→ Description of the task:
Pick out every line in the entries below that contains the word "separating". Case counts.

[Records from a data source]
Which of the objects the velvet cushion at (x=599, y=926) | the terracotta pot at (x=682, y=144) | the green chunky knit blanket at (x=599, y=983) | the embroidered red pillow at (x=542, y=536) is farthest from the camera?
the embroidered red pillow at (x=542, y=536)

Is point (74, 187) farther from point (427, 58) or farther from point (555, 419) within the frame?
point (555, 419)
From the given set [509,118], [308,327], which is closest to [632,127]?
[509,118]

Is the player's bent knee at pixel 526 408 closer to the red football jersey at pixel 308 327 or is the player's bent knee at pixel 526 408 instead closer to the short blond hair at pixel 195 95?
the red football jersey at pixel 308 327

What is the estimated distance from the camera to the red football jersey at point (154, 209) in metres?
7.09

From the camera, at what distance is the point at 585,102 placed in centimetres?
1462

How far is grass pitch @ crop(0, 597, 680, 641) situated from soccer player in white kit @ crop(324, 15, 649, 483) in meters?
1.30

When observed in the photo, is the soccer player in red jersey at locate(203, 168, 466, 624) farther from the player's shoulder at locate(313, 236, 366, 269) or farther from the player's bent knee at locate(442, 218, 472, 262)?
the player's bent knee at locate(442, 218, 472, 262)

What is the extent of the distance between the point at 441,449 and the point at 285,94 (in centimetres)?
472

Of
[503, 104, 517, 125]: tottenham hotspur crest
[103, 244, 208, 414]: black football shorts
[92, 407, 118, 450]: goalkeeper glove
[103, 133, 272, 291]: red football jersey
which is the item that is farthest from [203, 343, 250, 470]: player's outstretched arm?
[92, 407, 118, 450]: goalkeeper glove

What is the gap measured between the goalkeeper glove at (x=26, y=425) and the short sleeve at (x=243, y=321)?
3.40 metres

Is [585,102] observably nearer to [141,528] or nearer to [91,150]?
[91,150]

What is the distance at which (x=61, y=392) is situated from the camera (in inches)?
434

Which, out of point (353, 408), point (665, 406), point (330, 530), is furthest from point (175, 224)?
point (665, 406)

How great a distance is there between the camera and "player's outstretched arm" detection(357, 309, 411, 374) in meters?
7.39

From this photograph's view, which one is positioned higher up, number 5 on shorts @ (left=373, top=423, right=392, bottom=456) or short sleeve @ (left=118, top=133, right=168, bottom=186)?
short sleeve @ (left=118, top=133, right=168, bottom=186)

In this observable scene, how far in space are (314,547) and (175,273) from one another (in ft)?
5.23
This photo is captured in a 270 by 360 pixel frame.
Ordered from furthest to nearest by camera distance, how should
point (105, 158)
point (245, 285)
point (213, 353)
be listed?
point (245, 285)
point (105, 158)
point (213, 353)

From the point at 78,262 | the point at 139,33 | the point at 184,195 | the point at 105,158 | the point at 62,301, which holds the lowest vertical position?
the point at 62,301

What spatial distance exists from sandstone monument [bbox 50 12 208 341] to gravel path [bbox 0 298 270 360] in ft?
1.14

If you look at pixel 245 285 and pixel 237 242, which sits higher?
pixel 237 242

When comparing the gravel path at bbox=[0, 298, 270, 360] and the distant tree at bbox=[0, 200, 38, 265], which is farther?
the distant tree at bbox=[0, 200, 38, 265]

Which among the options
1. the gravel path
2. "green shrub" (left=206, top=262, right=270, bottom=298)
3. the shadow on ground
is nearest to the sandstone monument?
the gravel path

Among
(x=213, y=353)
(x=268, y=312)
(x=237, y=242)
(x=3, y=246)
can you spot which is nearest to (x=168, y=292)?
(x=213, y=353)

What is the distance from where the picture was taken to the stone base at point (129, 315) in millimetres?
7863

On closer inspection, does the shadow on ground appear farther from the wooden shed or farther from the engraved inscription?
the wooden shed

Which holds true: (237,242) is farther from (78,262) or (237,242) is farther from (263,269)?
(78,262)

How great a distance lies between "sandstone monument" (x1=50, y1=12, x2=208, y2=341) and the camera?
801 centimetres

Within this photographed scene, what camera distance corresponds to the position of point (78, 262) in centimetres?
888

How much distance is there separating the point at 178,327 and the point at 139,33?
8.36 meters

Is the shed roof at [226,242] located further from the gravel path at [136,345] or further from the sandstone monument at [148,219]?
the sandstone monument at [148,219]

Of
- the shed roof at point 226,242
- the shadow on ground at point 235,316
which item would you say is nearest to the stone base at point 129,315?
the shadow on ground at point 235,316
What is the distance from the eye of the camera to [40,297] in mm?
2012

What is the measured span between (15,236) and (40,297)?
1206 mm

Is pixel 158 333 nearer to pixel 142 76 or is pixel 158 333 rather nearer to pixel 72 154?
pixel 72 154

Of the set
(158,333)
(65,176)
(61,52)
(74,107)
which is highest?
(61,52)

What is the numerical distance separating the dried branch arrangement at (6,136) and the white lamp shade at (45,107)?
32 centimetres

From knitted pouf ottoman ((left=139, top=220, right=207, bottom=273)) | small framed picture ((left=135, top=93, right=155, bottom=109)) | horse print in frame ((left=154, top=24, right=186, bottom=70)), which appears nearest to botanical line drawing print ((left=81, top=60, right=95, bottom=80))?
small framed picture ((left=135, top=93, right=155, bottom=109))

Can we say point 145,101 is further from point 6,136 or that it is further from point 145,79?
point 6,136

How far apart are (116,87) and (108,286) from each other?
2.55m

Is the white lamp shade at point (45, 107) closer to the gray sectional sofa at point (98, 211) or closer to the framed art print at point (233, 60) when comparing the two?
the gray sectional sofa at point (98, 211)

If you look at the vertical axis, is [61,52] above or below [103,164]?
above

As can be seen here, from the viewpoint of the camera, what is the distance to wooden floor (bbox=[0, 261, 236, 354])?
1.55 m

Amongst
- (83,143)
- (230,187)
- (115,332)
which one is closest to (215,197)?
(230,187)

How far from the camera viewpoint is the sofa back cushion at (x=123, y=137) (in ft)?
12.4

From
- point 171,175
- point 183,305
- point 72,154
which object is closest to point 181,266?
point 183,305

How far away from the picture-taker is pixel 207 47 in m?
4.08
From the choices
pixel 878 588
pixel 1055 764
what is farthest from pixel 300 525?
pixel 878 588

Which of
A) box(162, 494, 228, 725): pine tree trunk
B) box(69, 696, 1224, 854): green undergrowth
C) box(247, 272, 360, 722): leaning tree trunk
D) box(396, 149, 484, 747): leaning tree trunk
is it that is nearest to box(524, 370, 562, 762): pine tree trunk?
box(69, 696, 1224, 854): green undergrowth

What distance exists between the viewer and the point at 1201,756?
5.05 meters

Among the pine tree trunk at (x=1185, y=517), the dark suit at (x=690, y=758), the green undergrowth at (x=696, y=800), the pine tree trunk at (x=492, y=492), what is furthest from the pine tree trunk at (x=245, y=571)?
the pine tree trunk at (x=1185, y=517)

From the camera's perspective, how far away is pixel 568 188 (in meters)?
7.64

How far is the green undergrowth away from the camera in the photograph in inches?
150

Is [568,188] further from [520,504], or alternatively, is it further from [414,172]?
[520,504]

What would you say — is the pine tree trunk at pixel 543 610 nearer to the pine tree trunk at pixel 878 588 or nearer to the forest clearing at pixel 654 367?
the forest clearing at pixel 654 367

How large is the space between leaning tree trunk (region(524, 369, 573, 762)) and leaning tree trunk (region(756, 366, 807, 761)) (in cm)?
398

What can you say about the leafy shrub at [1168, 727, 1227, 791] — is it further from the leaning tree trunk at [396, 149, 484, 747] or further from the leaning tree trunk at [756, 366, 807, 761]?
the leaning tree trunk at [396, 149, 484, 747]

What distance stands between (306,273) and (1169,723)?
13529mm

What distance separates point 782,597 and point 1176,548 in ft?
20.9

→ Answer to this task:
How much distance is there separating the point at 178,327 and the point at 139,33?
What is the numerical distance separating the dried branch arrangement at (6,136) and the white lamp shade at (45,107)?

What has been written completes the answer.